■ **WORK INSTRUCTIONS**: Would you please return only the lines from the one with "Make America Mexico" through the last line of the records below, leaving the pictures out?

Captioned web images
-- Opening Marker --

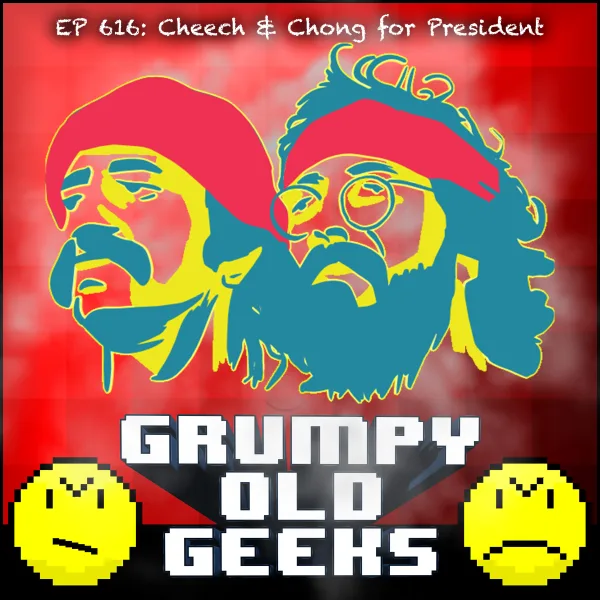 Artwork for 616: Cheech & Chong for President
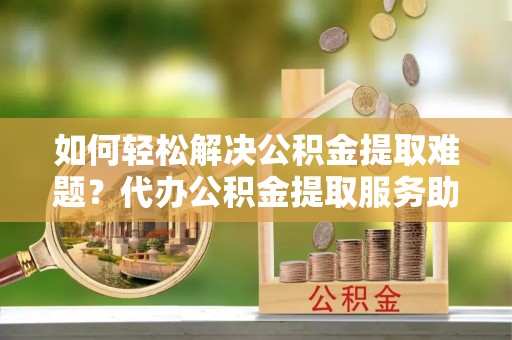 双峰如何轻松解决公积金提取难题？代办公积金提取服务助您一臂之力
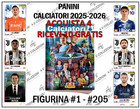 PANINI CALCIATORI 2025-2026 FIGURINE A SCELTA #1-#205  PRENDI 4 + 10 GRATIS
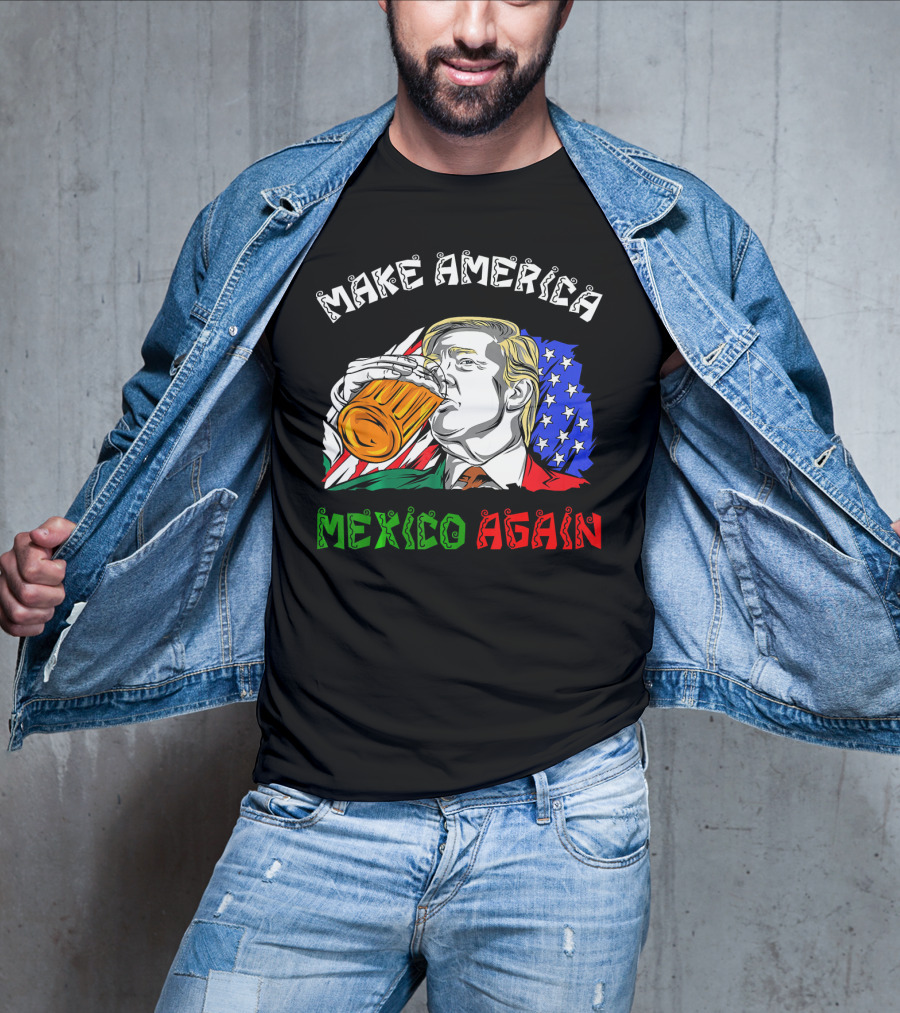 Make America Mexico Again Drinking Beer With U.S. And Mexican Flags T-Shirt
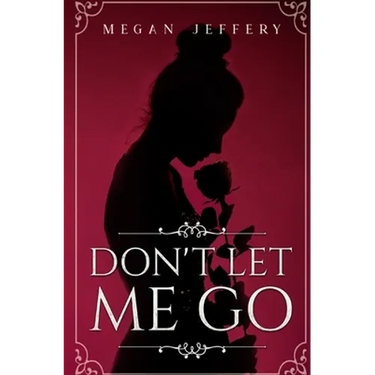 Don't Let Me Go: a Lesbian Romance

-- Closing Marker --

■ **ANSWER TO THE EXERCISE**:
 Make America Mexico Again Drinking Beer With U.S. And Mexican Flags T-Shirt
 Don't Let Me Go: a Lesbian Romance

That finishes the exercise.